Akbar, like all men, great or petty, lived with the limitations of his period and its circles of ideas. And a Turkoman, ruling in India, was necessarily ignorant of much that Europe had been painfully learning for a thousand years. He knew nothing of the growth of a popular consciousness in Europe, and little or nothing of the wide educational possibilities that the church had been working out in the West. Something more than an occasional dispute with a Christian missionary was needed for that. His upbringing in Islam and his native genius made it plain to him that a great nation in India could only be cemented by common ideas upon a religious basis, but the knowledge of how such a solidarity could be created and sustained by universal schools, cheap books, and a university system at once organized and free to think, to which the modern state is still feeling its way, was as impossible to him as a knowledge of steamboats or aeroplanes. The form of Islam he knew best was the narrow and fiercely intolerant form of the Turkish Sunnites. The Moslems were only a minority of the population. The problem he faced was, indeed, very parallel to the problem of Constantine the Great. But it had peculiar difficulties of its own. He never got beyond an attempt to adapt Islam to a wider appeal by substituting for "There is one God, and Muhammad is his prophet," the declaration, "There is one God, and the Emperor is his regent." This he thought might form a common platform for every variety of faith in India, that kaleidoscope of religions. With this faith he associated a simple ritual borrowed from the Persian Zoroastrians (the Parsees), who still survived, and survive to-day, in India. This new state religion, however, died with him, because it had no roots in the minds of the people about him.

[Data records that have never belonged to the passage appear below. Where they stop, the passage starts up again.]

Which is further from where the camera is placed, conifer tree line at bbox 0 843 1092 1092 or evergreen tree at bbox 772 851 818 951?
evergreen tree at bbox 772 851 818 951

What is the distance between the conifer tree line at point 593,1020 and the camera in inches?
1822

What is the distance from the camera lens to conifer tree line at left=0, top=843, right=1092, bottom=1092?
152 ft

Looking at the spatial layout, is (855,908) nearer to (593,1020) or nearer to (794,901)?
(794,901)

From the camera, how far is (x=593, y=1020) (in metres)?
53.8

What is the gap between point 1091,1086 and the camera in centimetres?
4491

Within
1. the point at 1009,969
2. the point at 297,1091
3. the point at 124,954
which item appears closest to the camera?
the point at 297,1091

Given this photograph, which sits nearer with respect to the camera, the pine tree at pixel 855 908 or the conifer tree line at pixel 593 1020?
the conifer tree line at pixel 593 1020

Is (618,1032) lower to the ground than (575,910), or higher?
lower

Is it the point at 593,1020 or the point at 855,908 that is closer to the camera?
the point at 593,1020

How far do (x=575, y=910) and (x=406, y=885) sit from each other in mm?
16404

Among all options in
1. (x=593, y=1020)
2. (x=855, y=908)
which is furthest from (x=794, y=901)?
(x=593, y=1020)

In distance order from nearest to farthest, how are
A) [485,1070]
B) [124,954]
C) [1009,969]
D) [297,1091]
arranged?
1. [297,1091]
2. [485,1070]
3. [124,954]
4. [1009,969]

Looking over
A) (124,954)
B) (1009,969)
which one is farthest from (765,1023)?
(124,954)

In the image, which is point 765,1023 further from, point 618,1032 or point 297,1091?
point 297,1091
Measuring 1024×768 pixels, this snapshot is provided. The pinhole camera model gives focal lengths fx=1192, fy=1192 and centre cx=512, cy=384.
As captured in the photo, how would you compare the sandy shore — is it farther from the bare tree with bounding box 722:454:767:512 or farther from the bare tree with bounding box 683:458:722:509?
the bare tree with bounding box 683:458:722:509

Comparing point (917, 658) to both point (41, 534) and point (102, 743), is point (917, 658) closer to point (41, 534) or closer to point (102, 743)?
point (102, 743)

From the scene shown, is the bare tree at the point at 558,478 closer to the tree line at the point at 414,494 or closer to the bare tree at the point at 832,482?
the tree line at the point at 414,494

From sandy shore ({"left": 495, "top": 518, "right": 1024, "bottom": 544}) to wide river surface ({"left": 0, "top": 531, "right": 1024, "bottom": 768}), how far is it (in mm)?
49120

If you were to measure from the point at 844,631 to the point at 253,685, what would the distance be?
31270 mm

The essential factor in the organization of a living state, the world is coming to realize, is the organization of an education. This Akbar never understood. And he had no class of men available who would suggest such an idea to him or help him to carry it out. The Moslem teachers in India were not so much teachers as conservators of an intense bigotry; they did not want a common mind in India, but only a common intolerance in Islam. The Brahmins, who had the monopoly of teaching among the Hindus, had all the conceit and slackness of hereditary privilege. Yet, though Akbar made no general educational scheme for India, he set up a number of Moslem and Hindu schools.

H. G. Wells. THE OUTLINE OF HISTORY. Volume II. Garden City, New York, GARDEN CITY BOOKS, 1961, p. 579

The judgments in this fragment slightly differ from the judgments published in those pieces of information, which I quoted in my previous message, hence the title of this message.